This picture taken 10 February 2021 in Saudi Arabia's capital Riyadh shows a woman viewing a tweet posted by the sister of Saudi activist Loujain al-Hathloul, Lina, showing a screenshot of them having a video call following Hathloul's release after nearly three years in detention. (Photo by FAYEZ NURELDINE/AFP via Getty Images)
Artillery Row

Why is Saudi Arabia locking up women’s rights activists?

Women like Loujain al-Hathloul are “premature reformers”: their crime is to demand social change before the state is ready to concede it

Saudi women’s rights activist Loujain al-Hathloul was released from prison last week after a thousand days in jail. However, the delight of her family and many supporters has not diminished their sense that al-Hathloul was detained for no valid reason.

Reforms are intended as acts of arbitrary generosity by the state

The Saudi state has a problem with women’s rights and those who demand them. The opposition of the conservative state to these demands used to be monolithic: women who wanted to drive, dress how they wanted or overthrow the system male guardianship were deemed enemies of the state and treated as thus. When Peter Theroux interviewed women’s rights activists in the 1980s (whose stories later appeared in his memoir Sandstorms), many of these women ended up in prison.

Now things are changing.

Under the reign of the crown prince Mohammad bin Salman, Saudi Arabia has tried to present an image of modernity. This has meant reforms, some token and others significant, such as when the state allowed women to drive in 2017. With that reform, a single domino fell. None have fallen since.

Once Saudi Arabia conceded to one demand of the activists, the kingdom’s problem with those demanding reform changed.

The state wants to be seen as the sole guarantor of women’s rights and new reforms are intended as acts of arbitrary generosity. Saudi Arabia wants to do this in its own time and reap the rewards and international recognition, without the pressure.

Those who pressure the state are unwelcome, and duly punished. For her part in opposing the system of male guardianship, al-Hathloul was kidnapped from the UAE and confined in several prisons.

A recent major report in Newlines magazine details the cruel treatment of other female activists in the country; disobedient women are confined to Dar al-Reaya – “Homes of Care” where the conditions are akin to prison – to undergo social or religious “correction”.

Those detained often got there by accusing their guardians of abuse or were handed over to the state by a male relative.

So many women’s rights activists fled Saudi Arabia in 2019 that it became known as the “year of runaways”. Many escaped because of the poor treatment mandated under law or the repercussions of attempting to protest against them.

Why would the state target these women while it attempts, in its own words, to reform the place of women – culturally and legally – in Saudi society?

It seems the Saudi state dislikes these activists because they represent an alternative to delayed, arbitrary reform: women like al-Hathloul are arrested because they demand too much, too fast.

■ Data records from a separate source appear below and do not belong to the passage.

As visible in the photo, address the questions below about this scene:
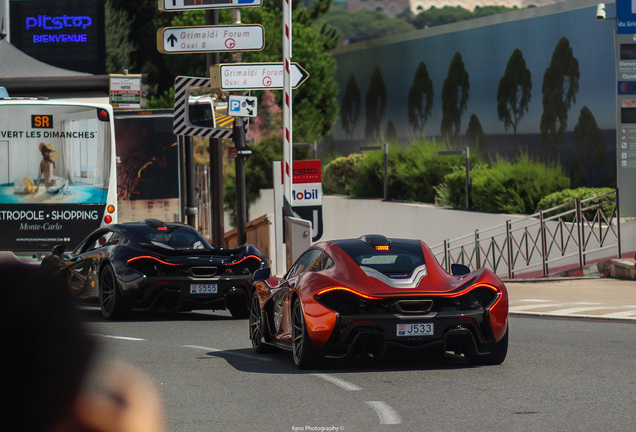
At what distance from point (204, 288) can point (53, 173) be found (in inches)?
266

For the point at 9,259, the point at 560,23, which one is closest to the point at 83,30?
the point at 560,23

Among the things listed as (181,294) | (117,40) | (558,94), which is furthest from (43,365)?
(117,40)

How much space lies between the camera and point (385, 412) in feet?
26.2

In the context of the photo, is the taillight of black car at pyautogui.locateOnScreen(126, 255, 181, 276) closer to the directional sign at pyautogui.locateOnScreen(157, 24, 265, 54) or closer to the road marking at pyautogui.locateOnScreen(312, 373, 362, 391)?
the road marking at pyautogui.locateOnScreen(312, 373, 362, 391)

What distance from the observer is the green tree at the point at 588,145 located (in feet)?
98.3

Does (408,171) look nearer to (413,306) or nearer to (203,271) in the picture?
(203,271)

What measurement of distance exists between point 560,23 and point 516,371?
23.6 meters

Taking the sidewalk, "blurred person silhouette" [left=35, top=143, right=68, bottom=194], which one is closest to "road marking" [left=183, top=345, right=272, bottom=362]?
the sidewalk

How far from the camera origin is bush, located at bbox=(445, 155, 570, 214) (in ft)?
95.9

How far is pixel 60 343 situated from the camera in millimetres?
1647

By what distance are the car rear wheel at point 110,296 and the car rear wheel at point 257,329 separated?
3.37 meters

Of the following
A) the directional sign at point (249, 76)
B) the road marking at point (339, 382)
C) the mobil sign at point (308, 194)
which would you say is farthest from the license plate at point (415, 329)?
the directional sign at point (249, 76)

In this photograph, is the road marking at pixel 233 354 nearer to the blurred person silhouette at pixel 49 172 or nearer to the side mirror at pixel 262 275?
the side mirror at pixel 262 275

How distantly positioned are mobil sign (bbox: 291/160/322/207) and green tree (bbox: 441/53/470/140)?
715 inches
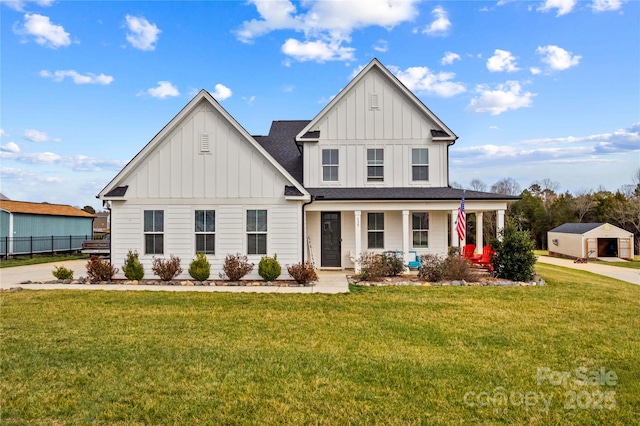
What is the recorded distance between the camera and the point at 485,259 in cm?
1468

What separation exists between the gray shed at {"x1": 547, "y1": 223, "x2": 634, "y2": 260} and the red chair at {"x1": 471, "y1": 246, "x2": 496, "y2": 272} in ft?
64.6

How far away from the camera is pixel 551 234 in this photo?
3469cm

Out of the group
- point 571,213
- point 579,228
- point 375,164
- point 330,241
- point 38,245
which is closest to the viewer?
point 330,241

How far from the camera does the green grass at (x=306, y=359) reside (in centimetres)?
396

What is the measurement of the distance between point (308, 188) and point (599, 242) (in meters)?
27.1

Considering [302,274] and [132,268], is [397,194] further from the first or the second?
[132,268]

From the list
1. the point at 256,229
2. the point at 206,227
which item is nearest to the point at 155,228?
the point at 206,227

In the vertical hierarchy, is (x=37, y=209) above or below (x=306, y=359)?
above

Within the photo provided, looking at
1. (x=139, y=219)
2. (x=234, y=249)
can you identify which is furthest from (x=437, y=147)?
(x=139, y=219)

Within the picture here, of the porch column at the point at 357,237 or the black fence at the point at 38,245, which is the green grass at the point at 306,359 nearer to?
the porch column at the point at 357,237

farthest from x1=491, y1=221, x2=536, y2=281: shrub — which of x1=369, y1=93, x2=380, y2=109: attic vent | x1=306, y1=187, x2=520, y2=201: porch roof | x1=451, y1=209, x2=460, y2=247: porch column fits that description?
x1=369, y1=93, x2=380, y2=109: attic vent

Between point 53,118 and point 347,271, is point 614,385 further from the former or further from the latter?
point 53,118

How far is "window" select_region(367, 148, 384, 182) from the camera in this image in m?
16.0

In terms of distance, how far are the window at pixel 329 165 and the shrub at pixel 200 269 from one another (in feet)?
19.8
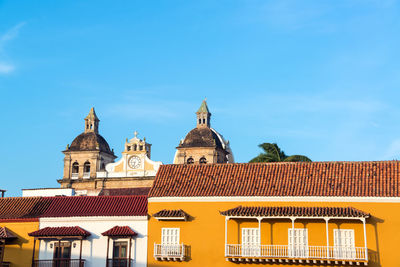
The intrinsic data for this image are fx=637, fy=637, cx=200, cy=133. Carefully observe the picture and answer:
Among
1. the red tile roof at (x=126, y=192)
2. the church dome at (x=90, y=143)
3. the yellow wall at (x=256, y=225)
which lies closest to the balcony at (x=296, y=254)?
the yellow wall at (x=256, y=225)

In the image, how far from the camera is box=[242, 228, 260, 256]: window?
100.0 ft

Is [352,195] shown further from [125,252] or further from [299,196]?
[125,252]

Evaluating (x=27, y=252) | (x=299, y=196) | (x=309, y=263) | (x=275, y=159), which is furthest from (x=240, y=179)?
(x=275, y=159)

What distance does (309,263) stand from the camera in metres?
29.7

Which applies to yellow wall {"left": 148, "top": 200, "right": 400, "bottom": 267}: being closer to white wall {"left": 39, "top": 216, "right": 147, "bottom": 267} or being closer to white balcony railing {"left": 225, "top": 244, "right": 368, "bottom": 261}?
white balcony railing {"left": 225, "top": 244, "right": 368, "bottom": 261}

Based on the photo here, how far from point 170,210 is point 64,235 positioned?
5.64 metres

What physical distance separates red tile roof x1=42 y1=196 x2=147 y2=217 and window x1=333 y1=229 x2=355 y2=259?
31.8ft

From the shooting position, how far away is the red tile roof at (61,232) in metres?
32.6

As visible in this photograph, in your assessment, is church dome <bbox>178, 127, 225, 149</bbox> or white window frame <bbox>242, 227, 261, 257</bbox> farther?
church dome <bbox>178, 127, 225, 149</bbox>

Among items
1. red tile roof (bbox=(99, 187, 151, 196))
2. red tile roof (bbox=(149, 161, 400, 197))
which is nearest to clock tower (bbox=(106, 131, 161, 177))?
red tile roof (bbox=(99, 187, 151, 196))

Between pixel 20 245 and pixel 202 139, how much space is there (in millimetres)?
33481

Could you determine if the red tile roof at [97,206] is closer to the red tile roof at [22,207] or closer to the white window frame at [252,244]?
the red tile roof at [22,207]

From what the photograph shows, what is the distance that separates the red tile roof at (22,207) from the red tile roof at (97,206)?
19.4 inches

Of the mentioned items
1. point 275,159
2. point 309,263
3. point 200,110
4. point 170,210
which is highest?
point 200,110
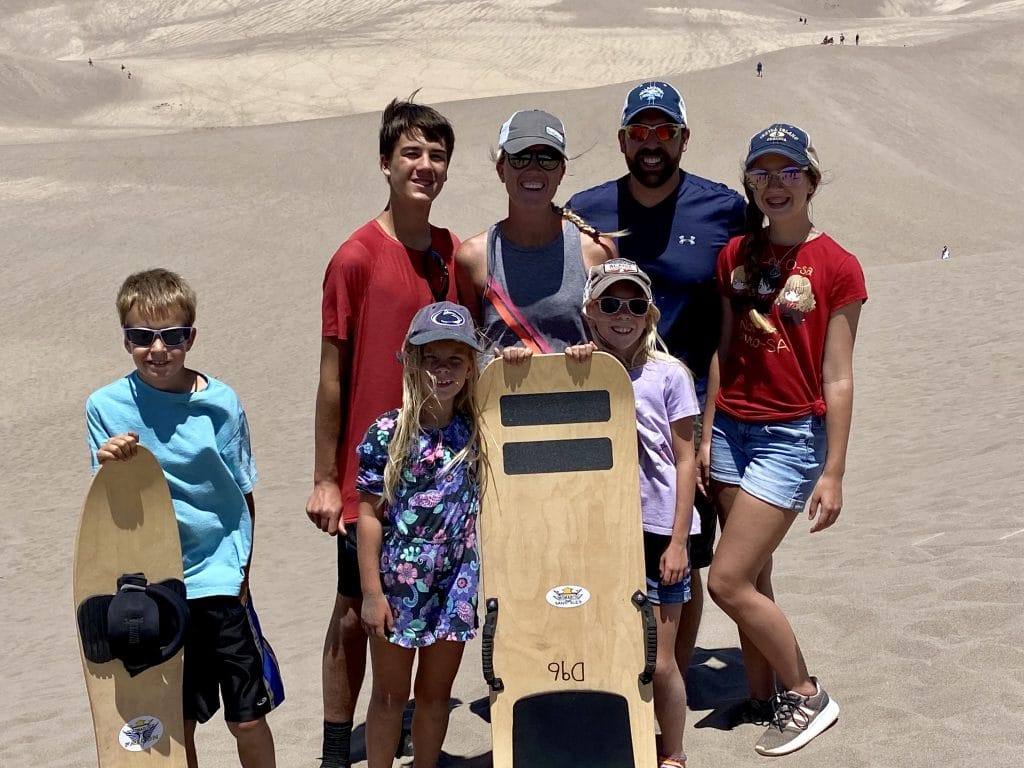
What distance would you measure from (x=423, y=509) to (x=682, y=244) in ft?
4.99

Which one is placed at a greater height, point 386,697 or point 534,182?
point 534,182

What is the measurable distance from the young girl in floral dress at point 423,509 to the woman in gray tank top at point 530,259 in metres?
0.32

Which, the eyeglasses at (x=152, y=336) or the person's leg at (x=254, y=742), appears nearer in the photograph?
the eyeglasses at (x=152, y=336)

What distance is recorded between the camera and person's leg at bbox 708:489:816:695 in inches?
164

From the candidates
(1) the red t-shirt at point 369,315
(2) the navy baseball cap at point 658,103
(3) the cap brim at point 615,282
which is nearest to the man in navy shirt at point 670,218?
(2) the navy baseball cap at point 658,103

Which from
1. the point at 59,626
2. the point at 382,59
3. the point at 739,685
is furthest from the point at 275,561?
the point at 382,59

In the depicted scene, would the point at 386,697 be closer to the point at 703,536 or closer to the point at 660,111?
the point at 703,536

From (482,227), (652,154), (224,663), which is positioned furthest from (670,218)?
(482,227)

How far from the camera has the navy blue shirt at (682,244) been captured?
14.1 feet

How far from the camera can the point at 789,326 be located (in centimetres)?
414

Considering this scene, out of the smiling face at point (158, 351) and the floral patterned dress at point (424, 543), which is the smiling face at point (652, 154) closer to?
the floral patterned dress at point (424, 543)

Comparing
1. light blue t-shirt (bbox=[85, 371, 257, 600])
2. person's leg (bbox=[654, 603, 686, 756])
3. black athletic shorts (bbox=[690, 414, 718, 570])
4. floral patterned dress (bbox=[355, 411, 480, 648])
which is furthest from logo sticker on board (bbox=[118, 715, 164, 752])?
black athletic shorts (bbox=[690, 414, 718, 570])

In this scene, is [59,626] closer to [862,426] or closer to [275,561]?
[275,561]

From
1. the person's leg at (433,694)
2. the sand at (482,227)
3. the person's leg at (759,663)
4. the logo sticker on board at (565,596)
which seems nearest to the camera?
the person's leg at (433,694)
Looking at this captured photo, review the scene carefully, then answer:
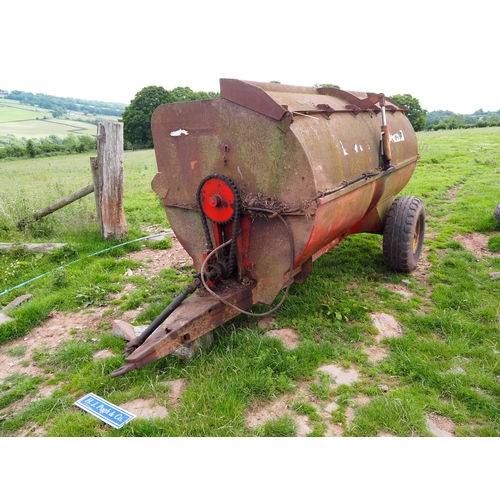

Could al-Hathloul’s imprisonment be a prelude to another showy reform?

At the height of the Red Scare in the mid-twentieth century, there was a suggestion in socialist and communist circles that their political affiliations had tarred them for longer than they thought. Those who had fought in Spain against Franco, for example, largely with communist and anarchist militias, spread the rumour that this was the root of their problems with the government at home. While the American state was not at war with fascism, these people were. And so, they said, somewhere in an FBI archive there was a label on each of their respective files which branded them “premature anti-fascists”.

Whether this rumour was true or not, it remains a relevant analogy in the case of Saudi women’s rights activists.

The women arrested and imprisoned for political agitation by the Saudi state are not accused of ordinary crimes; many of them have suffered because they support social reform that has later been implemented by the kingdom. They are “premature reformers” whose sole crime was to advocate for change before the state was ready to adopt their worldview, thereby showing them up to the world.

The fact that al-Hathloul was imprisoned for so long for opposing male guardianship, which remains a part of Saudi law and life, and then suddenly released could show that a precedent is forming in Saudi Arabia. Could her imprisonment be a prelude to another showy reform, or is it merely an attempt to distract from the bad press surrounding the case?

If this is a PR effort, it coincides with another push of the dynamic, reforming schtick. There has been a recent push to promote various projects of the Saudi state on social media including its promised city of the future, Neom: a hypermodern vision of a sleek technological state reformed which is no longer dependent on oil or repression.

Neom is no closer to fruition than when the idea was first unveiled, alongside a string of other social reforms which have been demanded since long before al-Hathloul was imprisoned.